2024 AIChE Annual Meeting

(4gq) Studying Human Metabolic Diseases By Compartmentalized Redox and Metabolic Analyses

Research Interests: Altered metabolism contributes to human diseases, including cancer, type 2 diabetes, and neurodegeneration. By studying how metabolic processes are rewired during disease progression, scientists and engineers can effectively design therapies that treat metabolic dysfunction and improve the quality of life of patients. My research goal is to identify metabolic and redox vulnerabilities by evaluating the metabolic processes and compartmentalized redox metabolism that contribute to human diseases. While traditional multi-omics approaches enable identification of significantly affected genes, metabolites, and associated pathways during disease progression, these approaches lack information on other metabolic features such as compartmentalized redox states, metabolic network structures, and fluxes. Assessment of these features is crucial to identify the regulatory nodes that cause dysregulated metabolism during disease progression. To address this gap, I propose a systems-level approach that integrates image-based compartmentalized redox metabolism analysis and mass-spectrometry based metabolic network and imaging analysis. This strategy will enable me to quantitatively and holistically analyze the complicated metabolic processes that cause disease, leading to identification of key modulators and potential therapeutic targets for metabolic diseases.

Cancer cachexia is a devastating metabolic syndrome that cause severe weight loss and fatigue in up to 80 % of advanced cancer patients, but the metabolic factors that modulate tumor and host metabolism during the progression of cancer cachexia remains poorly characterized. My initial proejct will be to integrate novel multi-omics approach (e.g., spatially resolved isotope tracing, redox proteomics, and metabolomics) with mathematical modeling techniques (e.g., genome-scale metabolic modeling and flux analysis) and redox sensors to identify the dysregulated metabolic pathways and enzyme targets that cause cancer cachexia. Using this information, I will propose therapeutic and preventative strategies, ultimately aiming to improve the quality of life for patients suffering from cancer cachexia.
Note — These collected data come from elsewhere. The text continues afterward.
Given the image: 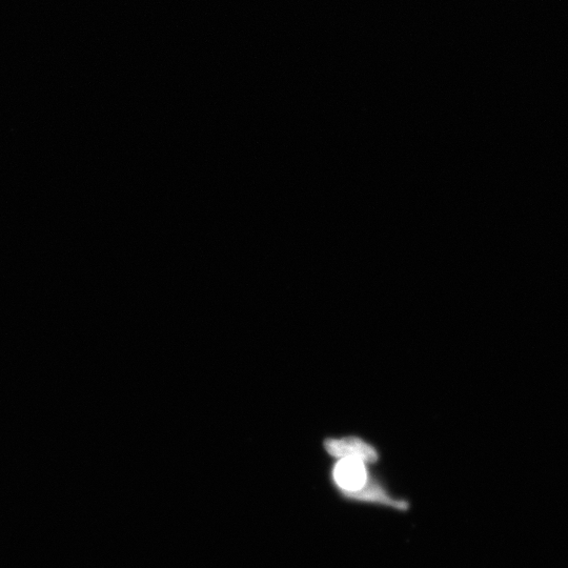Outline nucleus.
<instances>
[{
	"label": "nucleus",
	"instance_id": "obj_1",
	"mask_svg": "<svg viewBox=\"0 0 568 568\" xmlns=\"http://www.w3.org/2000/svg\"><path fill=\"white\" fill-rule=\"evenodd\" d=\"M332 475L335 488L344 500L384 507L397 512L405 513L410 510V502L392 495L368 472L365 462L358 458H340Z\"/></svg>",
	"mask_w": 568,
	"mask_h": 568
},
{
	"label": "nucleus",
	"instance_id": "obj_2",
	"mask_svg": "<svg viewBox=\"0 0 568 568\" xmlns=\"http://www.w3.org/2000/svg\"><path fill=\"white\" fill-rule=\"evenodd\" d=\"M324 446L334 457H354L365 463H375L378 460V453L373 446L359 438L328 439Z\"/></svg>",
	"mask_w": 568,
	"mask_h": 568
}]
</instances>
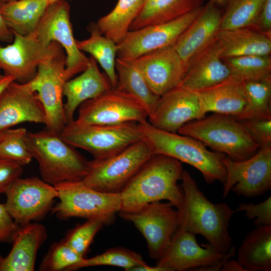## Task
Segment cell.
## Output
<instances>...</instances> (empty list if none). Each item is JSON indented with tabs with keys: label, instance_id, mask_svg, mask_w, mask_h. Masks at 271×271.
<instances>
[{
	"label": "cell",
	"instance_id": "1",
	"mask_svg": "<svg viewBox=\"0 0 271 271\" xmlns=\"http://www.w3.org/2000/svg\"><path fill=\"white\" fill-rule=\"evenodd\" d=\"M183 171L182 163L172 157L154 154L119 192L120 212L137 210L148 203L167 200L178 210L183 192L178 184Z\"/></svg>",
	"mask_w": 271,
	"mask_h": 271
},
{
	"label": "cell",
	"instance_id": "2",
	"mask_svg": "<svg viewBox=\"0 0 271 271\" xmlns=\"http://www.w3.org/2000/svg\"><path fill=\"white\" fill-rule=\"evenodd\" d=\"M181 180L183 202L178 210L180 226L201 235L221 253H227L232 246L229 225L235 210L226 203L209 200L188 172L183 170Z\"/></svg>",
	"mask_w": 271,
	"mask_h": 271
},
{
	"label": "cell",
	"instance_id": "3",
	"mask_svg": "<svg viewBox=\"0 0 271 271\" xmlns=\"http://www.w3.org/2000/svg\"><path fill=\"white\" fill-rule=\"evenodd\" d=\"M153 154L174 158L198 170L205 182L223 184L226 177L223 154L208 150L201 142L189 136L157 128L148 120L138 123Z\"/></svg>",
	"mask_w": 271,
	"mask_h": 271
},
{
	"label": "cell",
	"instance_id": "4",
	"mask_svg": "<svg viewBox=\"0 0 271 271\" xmlns=\"http://www.w3.org/2000/svg\"><path fill=\"white\" fill-rule=\"evenodd\" d=\"M26 142L33 158L38 163L42 180L46 183L55 186L63 182L82 180L86 176L89 161L60 134L46 129L28 131Z\"/></svg>",
	"mask_w": 271,
	"mask_h": 271
},
{
	"label": "cell",
	"instance_id": "5",
	"mask_svg": "<svg viewBox=\"0 0 271 271\" xmlns=\"http://www.w3.org/2000/svg\"><path fill=\"white\" fill-rule=\"evenodd\" d=\"M177 133L193 138L230 159H246L259 147L239 120L230 115L215 113L189 121Z\"/></svg>",
	"mask_w": 271,
	"mask_h": 271
},
{
	"label": "cell",
	"instance_id": "6",
	"mask_svg": "<svg viewBox=\"0 0 271 271\" xmlns=\"http://www.w3.org/2000/svg\"><path fill=\"white\" fill-rule=\"evenodd\" d=\"M60 136L67 144L87 151L96 160L113 156L144 139L136 122L82 125L73 120L67 124Z\"/></svg>",
	"mask_w": 271,
	"mask_h": 271
},
{
	"label": "cell",
	"instance_id": "7",
	"mask_svg": "<svg viewBox=\"0 0 271 271\" xmlns=\"http://www.w3.org/2000/svg\"><path fill=\"white\" fill-rule=\"evenodd\" d=\"M54 186L59 201L51 211L60 219L72 217L98 219L107 224L121 210L119 193L98 191L85 185L82 180L63 182Z\"/></svg>",
	"mask_w": 271,
	"mask_h": 271
},
{
	"label": "cell",
	"instance_id": "8",
	"mask_svg": "<svg viewBox=\"0 0 271 271\" xmlns=\"http://www.w3.org/2000/svg\"><path fill=\"white\" fill-rule=\"evenodd\" d=\"M153 155L144 139L109 157L89 161L82 181L98 191L118 193Z\"/></svg>",
	"mask_w": 271,
	"mask_h": 271
},
{
	"label": "cell",
	"instance_id": "9",
	"mask_svg": "<svg viewBox=\"0 0 271 271\" xmlns=\"http://www.w3.org/2000/svg\"><path fill=\"white\" fill-rule=\"evenodd\" d=\"M235 252L234 246L223 254L208 243L200 245L195 234L179 226L156 265L164 271L220 270Z\"/></svg>",
	"mask_w": 271,
	"mask_h": 271
},
{
	"label": "cell",
	"instance_id": "10",
	"mask_svg": "<svg viewBox=\"0 0 271 271\" xmlns=\"http://www.w3.org/2000/svg\"><path fill=\"white\" fill-rule=\"evenodd\" d=\"M68 80L66 56L61 46L38 66L36 74L27 82L37 94L46 117V129L60 134L68 123L64 108V87Z\"/></svg>",
	"mask_w": 271,
	"mask_h": 271
},
{
	"label": "cell",
	"instance_id": "11",
	"mask_svg": "<svg viewBox=\"0 0 271 271\" xmlns=\"http://www.w3.org/2000/svg\"><path fill=\"white\" fill-rule=\"evenodd\" d=\"M33 34L45 45L54 42L63 48L68 80L87 67L89 58L77 47L70 20V6L67 1L50 3Z\"/></svg>",
	"mask_w": 271,
	"mask_h": 271
},
{
	"label": "cell",
	"instance_id": "12",
	"mask_svg": "<svg viewBox=\"0 0 271 271\" xmlns=\"http://www.w3.org/2000/svg\"><path fill=\"white\" fill-rule=\"evenodd\" d=\"M132 223L145 238L151 258L162 255L180 224L179 210L170 202L156 201L131 212H119Z\"/></svg>",
	"mask_w": 271,
	"mask_h": 271
},
{
	"label": "cell",
	"instance_id": "13",
	"mask_svg": "<svg viewBox=\"0 0 271 271\" xmlns=\"http://www.w3.org/2000/svg\"><path fill=\"white\" fill-rule=\"evenodd\" d=\"M203 7L201 5L169 22L128 31L117 43V58L132 60L147 53L173 46Z\"/></svg>",
	"mask_w": 271,
	"mask_h": 271
},
{
	"label": "cell",
	"instance_id": "14",
	"mask_svg": "<svg viewBox=\"0 0 271 271\" xmlns=\"http://www.w3.org/2000/svg\"><path fill=\"white\" fill-rule=\"evenodd\" d=\"M226 177L223 197L231 191L247 198L262 195L271 188V147L259 149L250 157L241 161L225 157Z\"/></svg>",
	"mask_w": 271,
	"mask_h": 271
},
{
	"label": "cell",
	"instance_id": "15",
	"mask_svg": "<svg viewBox=\"0 0 271 271\" xmlns=\"http://www.w3.org/2000/svg\"><path fill=\"white\" fill-rule=\"evenodd\" d=\"M78 109L74 120L82 125L141 123L148 118L146 110L138 100L113 87L85 101Z\"/></svg>",
	"mask_w": 271,
	"mask_h": 271
},
{
	"label": "cell",
	"instance_id": "16",
	"mask_svg": "<svg viewBox=\"0 0 271 271\" xmlns=\"http://www.w3.org/2000/svg\"><path fill=\"white\" fill-rule=\"evenodd\" d=\"M6 208L20 226L42 219L52 209L58 194L54 186L39 178H19L5 192Z\"/></svg>",
	"mask_w": 271,
	"mask_h": 271
},
{
	"label": "cell",
	"instance_id": "17",
	"mask_svg": "<svg viewBox=\"0 0 271 271\" xmlns=\"http://www.w3.org/2000/svg\"><path fill=\"white\" fill-rule=\"evenodd\" d=\"M13 34L12 43L0 45V69L15 81L26 83L35 77L39 65L61 46L54 42L45 45L33 34L27 36Z\"/></svg>",
	"mask_w": 271,
	"mask_h": 271
},
{
	"label": "cell",
	"instance_id": "18",
	"mask_svg": "<svg viewBox=\"0 0 271 271\" xmlns=\"http://www.w3.org/2000/svg\"><path fill=\"white\" fill-rule=\"evenodd\" d=\"M206 114L197 92L178 86L160 96L149 122L157 128L177 132L186 123Z\"/></svg>",
	"mask_w": 271,
	"mask_h": 271
},
{
	"label": "cell",
	"instance_id": "19",
	"mask_svg": "<svg viewBox=\"0 0 271 271\" xmlns=\"http://www.w3.org/2000/svg\"><path fill=\"white\" fill-rule=\"evenodd\" d=\"M130 61L142 73L151 90L159 96L179 86L187 69L173 46Z\"/></svg>",
	"mask_w": 271,
	"mask_h": 271
},
{
	"label": "cell",
	"instance_id": "20",
	"mask_svg": "<svg viewBox=\"0 0 271 271\" xmlns=\"http://www.w3.org/2000/svg\"><path fill=\"white\" fill-rule=\"evenodd\" d=\"M25 122L46 125L45 111L27 83L14 80L0 95V132Z\"/></svg>",
	"mask_w": 271,
	"mask_h": 271
},
{
	"label": "cell",
	"instance_id": "21",
	"mask_svg": "<svg viewBox=\"0 0 271 271\" xmlns=\"http://www.w3.org/2000/svg\"><path fill=\"white\" fill-rule=\"evenodd\" d=\"M221 8L208 2L173 45L187 67L196 56L215 40L220 29L223 13Z\"/></svg>",
	"mask_w": 271,
	"mask_h": 271
},
{
	"label": "cell",
	"instance_id": "22",
	"mask_svg": "<svg viewBox=\"0 0 271 271\" xmlns=\"http://www.w3.org/2000/svg\"><path fill=\"white\" fill-rule=\"evenodd\" d=\"M232 78L231 71L222 57L216 39L189 64L179 86L199 91Z\"/></svg>",
	"mask_w": 271,
	"mask_h": 271
},
{
	"label": "cell",
	"instance_id": "23",
	"mask_svg": "<svg viewBox=\"0 0 271 271\" xmlns=\"http://www.w3.org/2000/svg\"><path fill=\"white\" fill-rule=\"evenodd\" d=\"M111 87L106 74L99 71L97 61L89 57L86 69L78 76L68 80L64 87L63 94L66 97L64 108L68 123L74 119L75 112L82 103Z\"/></svg>",
	"mask_w": 271,
	"mask_h": 271
},
{
	"label": "cell",
	"instance_id": "24",
	"mask_svg": "<svg viewBox=\"0 0 271 271\" xmlns=\"http://www.w3.org/2000/svg\"><path fill=\"white\" fill-rule=\"evenodd\" d=\"M47 237L42 224L29 223L20 226L12 241L13 247L0 265V271H33L38 249Z\"/></svg>",
	"mask_w": 271,
	"mask_h": 271
},
{
	"label": "cell",
	"instance_id": "25",
	"mask_svg": "<svg viewBox=\"0 0 271 271\" xmlns=\"http://www.w3.org/2000/svg\"><path fill=\"white\" fill-rule=\"evenodd\" d=\"M216 39L224 58L241 56L270 55V36L249 27L220 30Z\"/></svg>",
	"mask_w": 271,
	"mask_h": 271
},
{
	"label": "cell",
	"instance_id": "26",
	"mask_svg": "<svg viewBox=\"0 0 271 271\" xmlns=\"http://www.w3.org/2000/svg\"><path fill=\"white\" fill-rule=\"evenodd\" d=\"M197 92L206 114L212 112L235 117L246 104L242 81L233 77Z\"/></svg>",
	"mask_w": 271,
	"mask_h": 271
},
{
	"label": "cell",
	"instance_id": "27",
	"mask_svg": "<svg viewBox=\"0 0 271 271\" xmlns=\"http://www.w3.org/2000/svg\"><path fill=\"white\" fill-rule=\"evenodd\" d=\"M237 257L246 271H270L271 225L251 230L240 245Z\"/></svg>",
	"mask_w": 271,
	"mask_h": 271
},
{
	"label": "cell",
	"instance_id": "28",
	"mask_svg": "<svg viewBox=\"0 0 271 271\" xmlns=\"http://www.w3.org/2000/svg\"><path fill=\"white\" fill-rule=\"evenodd\" d=\"M49 4L48 0H16L0 3V12L13 33L27 36L35 31Z\"/></svg>",
	"mask_w": 271,
	"mask_h": 271
},
{
	"label": "cell",
	"instance_id": "29",
	"mask_svg": "<svg viewBox=\"0 0 271 271\" xmlns=\"http://www.w3.org/2000/svg\"><path fill=\"white\" fill-rule=\"evenodd\" d=\"M115 70L117 80L114 88L138 100L146 110L149 119L160 96L151 90L142 73L131 61L117 58Z\"/></svg>",
	"mask_w": 271,
	"mask_h": 271
},
{
	"label": "cell",
	"instance_id": "30",
	"mask_svg": "<svg viewBox=\"0 0 271 271\" xmlns=\"http://www.w3.org/2000/svg\"><path fill=\"white\" fill-rule=\"evenodd\" d=\"M202 0H145L129 31L175 19L202 5Z\"/></svg>",
	"mask_w": 271,
	"mask_h": 271
},
{
	"label": "cell",
	"instance_id": "31",
	"mask_svg": "<svg viewBox=\"0 0 271 271\" xmlns=\"http://www.w3.org/2000/svg\"><path fill=\"white\" fill-rule=\"evenodd\" d=\"M87 29L89 37L83 40H76L77 47L81 51L90 54L99 63L112 87L114 88L117 80L115 70L117 43L102 34L96 24L91 23Z\"/></svg>",
	"mask_w": 271,
	"mask_h": 271
},
{
	"label": "cell",
	"instance_id": "32",
	"mask_svg": "<svg viewBox=\"0 0 271 271\" xmlns=\"http://www.w3.org/2000/svg\"><path fill=\"white\" fill-rule=\"evenodd\" d=\"M145 0H118L114 8L96 24L105 37L118 43L141 11Z\"/></svg>",
	"mask_w": 271,
	"mask_h": 271
},
{
	"label": "cell",
	"instance_id": "33",
	"mask_svg": "<svg viewBox=\"0 0 271 271\" xmlns=\"http://www.w3.org/2000/svg\"><path fill=\"white\" fill-rule=\"evenodd\" d=\"M246 104L237 120L271 118V78L242 81Z\"/></svg>",
	"mask_w": 271,
	"mask_h": 271
},
{
	"label": "cell",
	"instance_id": "34",
	"mask_svg": "<svg viewBox=\"0 0 271 271\" xmlns=\"http://www.w3.org/2000/svg\"><path fill=\"white\" fill-rule=\"evenodd\" d=\"M266 0H227L220 30L250 27L256 22Z\"/></svg>",
	"mask_w": 271,
	"mask_h": 271
},
{
	"label": "cell",
	"instance_id": "35",
	"mask_svg": "<svg viewBox=\"0 0 271 271\" xmlns=\"http://www.w3.org/2000/svg\"><path fill=\"white\" fill-rule=\"evenodd\" d=\"M232 77L240 81L271 78L269 55H251L224 58Z\"/></svg>",
	"mask_w": 271,
	"mask_h": 271
},
{
	"label": "cell",
	"instance_id": "36",
	"mask_svg": "<svg viewBox=\"0 0 271 271\" xmlns=\"http://www.w3.org/2000/svg\"><path fill=\"white\" fill-rule=\"evenodd\" d=\"M147 265L140 254L124 247H117L108 249L91 258H84L70 270L90 266L110 265L120 267L126 271H131L135 267Z\"/></svg>",
	"mask_w": 271,
	"mask_h": 271
},
{
	"label": "cell",
	"instance_id": "37",
	"mask_svg": "<svg viewBox=\"0 0 271 271\" xmlns=\"http://www.w3.org/2000/svg\"><path fill=\"white\" fill-rule=\"evenodd\" d=\"M25 128H8L0 132V158L15 161L23 166L33 159L26 142Z\"/></svg>",
	"mask_w": 271,
	"mask_h": 271
},
{
	"label": "cell",
	"instance_id": "38",
	"mask_svg": "<svg viewBox=\"0 0 271 271\" xmlns=\"http://www.w3.org/2000/svg\"><path fill=\"white\" fill-rule=\"evenodd\" d=\"M84 257L77 254L63 240L54 243L40 266L42 271L70 270Z\"/></svg>",
	"mask_w": 271,
	"mask_h": 271
},
{
	"label": "cell",
	"instance_id": "39",
	"mask_svg": "<svg viewBox=\"0 0 271 271\" xmlns=\"http://www.w3.org/2000/svg\"><path fill=\"white\" fill-rule=\"evenodd\" d=\"M104 224V222L101 220H87L70 230L63 240L84 257L96 234Z\"/></svg>",
	"mask_w": 271,
	"mask_h": 271
},
{
	"label": "cell",
	"instance_id": "40",
	"mask_svg": "<svg viewBox=\"0 0 271 271\" xmlns=\"http://www.w3.org/2000/svg\"><path fill=\"white\" fill-rule=\"evenodd\" d=\"M235 212H244L248 220H254L257 226L271 225V197L263 201L254 204L241 203L235 209Z\"/></svg>",
	"mask_w": 271,
	"mask_h": 271
},
{
	"label": "cell",
	"instance_id": "41",
	"mask_svg": "<svg viewBox=\"0 0 271 271\" xmlns=\"http://www.w3.org/2000/svg\"><path fill=\"white\" fill-rule=\"evenodd\" d=\"M239 121L259 149L271 147V118H252Z\"/></svg>",
	"mask_w": 271,
	"mask_h": 271
},
{
	"label": "cell",
	"instance_id": "42",
	"mask_svg": "<svg viewBox=\"0 0 271 271\" xmlns=\"http://www.w3.org/2000/svg\"><path fill=\"white\" fill-rule=\"evenodd\" d=\"M23 173L22 165L10 160L0 158V194L5 193Z\"/></svg>",
	"mask_w": 271,
	"mask_h": 271
},
{
	"label": "cell",
	"instance_id": "43",
	"mask_svg": "<svg viewBox=\"0 0 271 271\" xmlns=\"http://www.w3.org/2000/svg\"><path fill=\"white\" fill-rule=\"evenodd\" d=\"M20 226L10 215L5 205L0 204V243L12 242Z\"/></svg>",
	"mask_w": 271,
	"mask_h": 271
},
{
	"label": "cell",
	"instance_id": "44",
	"mask_svg": "<svg viewBox=\"0 0 271 271\" xmlns=\"http://www.w3.org/2000/svg\"><path fill=\"white\" fill-rule=\"evenodd\" d=\"M254 29L270 36L271 0H266L257 19L253 26Z\"/></svg>",
	"mask_w": 271,
	"mask_h": 271
},
{
	"label": "cell",
	"instance_id": "45",
	"mask_svg": "<svg viewBox=\"0 0 271 271\" xmlns=\"http://www.w3.org/2000/svg\"><path fill=\"white\" fill-rule=\"evenodd\" d=\"M13 39L14 34L7 25L0 12V42H12Z\"/></svg>",
	"mask_w": 271,
	"mask_h": 271
},
{
	"label": "cell",
	"instance_id": "46",
	"mask_svg": "<svg viewBox=\"0 0 271 271\" xmlns=\"http://www.w3.org/2000/svg\"><path fill=\"white\" fill-rule=\"evenodd\" d=\"M221 271H246L237 260L229 259L222 265Z\"/></svg>",
	"mask_w": 271,
	"mask_h": 271
},
{
	"label": "cell",
	"instance_id": "47",
	"mask_svg": "<svg viewBox=\"0 0 271 271\" xmlns=\"http://www.w3.org/2000/svg\"><path fill=\"white\" fill-rule=\"evenodd\" d=\"M131 271H164V270L157 265L155 266H151L147 264L145 266L135 267L131 269Z\"/></svg>",
	"mask_w": 271,
	"mask_h": 271
},
{
	"label": "cell",
	"instance_id": "48",
	"mask_svg": "<svg viewBox=\"0 0 271 271\" xmlns=\"http://www.w3.org/2000/svg\"><path fill=\"white\" fill-rule=\"evenodd\" d=\"M14 78L10 76L5 75L0 79V95L5 88L13 81Z\"/></svg>",
	"mask_w": 271,
	"mask_h": 271
},
{
	"label": "cell",
	"instance_id": "49",
	"mask_svg": "<svg viewBox=\"0 0 271 271\" xmlns=\"http://www.w3.org/2000/svg\"><path fill=\"white\" fill-rule=\"evenodd\" d=\"M208 2H212L220 7H225L227 0H208Z\"/></svg>",
	"mask_w": 271,
	"mask_h": 271
},
{
	"label": "cell",
	"instance_id": "50",
	"mask_svg": "<svg viewBox=\"0 0 271 271\" xmlns=\"http://www.w3.org/2000/svg\"><path fill=\"white\" fill-rule=\"evenodd\" d=\"M16 0H0V3H5L8 2H10Z\"/></svg>",
	"mask_w": 271,
	"mask_h": 271
},
{
	"label": "cell",
	"instance_id": "51",
	"mask_svg": "<svg viewBox=\"0 0 271 271\" xmlns=\"http://www.w3.org/2000/svg\"><path fill=\"white\" fill-rule=\"evenodd\" d=\"M59 1V0H48L50 4L53 3L54 2H56V1Z\"/></svg>",
	"mask_w": 271,
	"mask_h": 271
},
{
	"label": "cell",
	"instance_id": "52",
	"mask_svg": "<svg viewBox=\"0 0 271 271\" xmlns=\"http://www.w3.org/2000/svg\"><path fill=\"white\" fill-rule=\"evenodd\" d=\"M3 258L4 257L0 255V265H1V264L2 263V261L3 259Z\"/></svg>",
	"mask_w": 271,
	"mask_h": 271
},
{
	"label": "cell",
	"instance_id": "53",
	"mask_svg": "<svg viewBox=\"0 0 271 271\" xmlns=\"http://www.w3.org/2000/svg\"><path fill=\"white\" fill-rule=\"evenodd\" d=\"M4 76V75H2V74L0 73V79H1L2 78H3Z\"/></svg>",
	"mask_w": 271,
	"mask_h": 271
}]
</instances>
Teaching Interest: I have a strong foundation in chemical and biological engineering, which has provided me with robust skill sets in quantitative analysis and the application of chemical engineering principles to solve complex biological systems. I am particularly interested in teaching metabolic engineering: applications to cancer metabolism, cancer metabolism, kinetics, biochemical engineering, biochemistry, thermodynamics, and technologies for evaluating complex biological systems.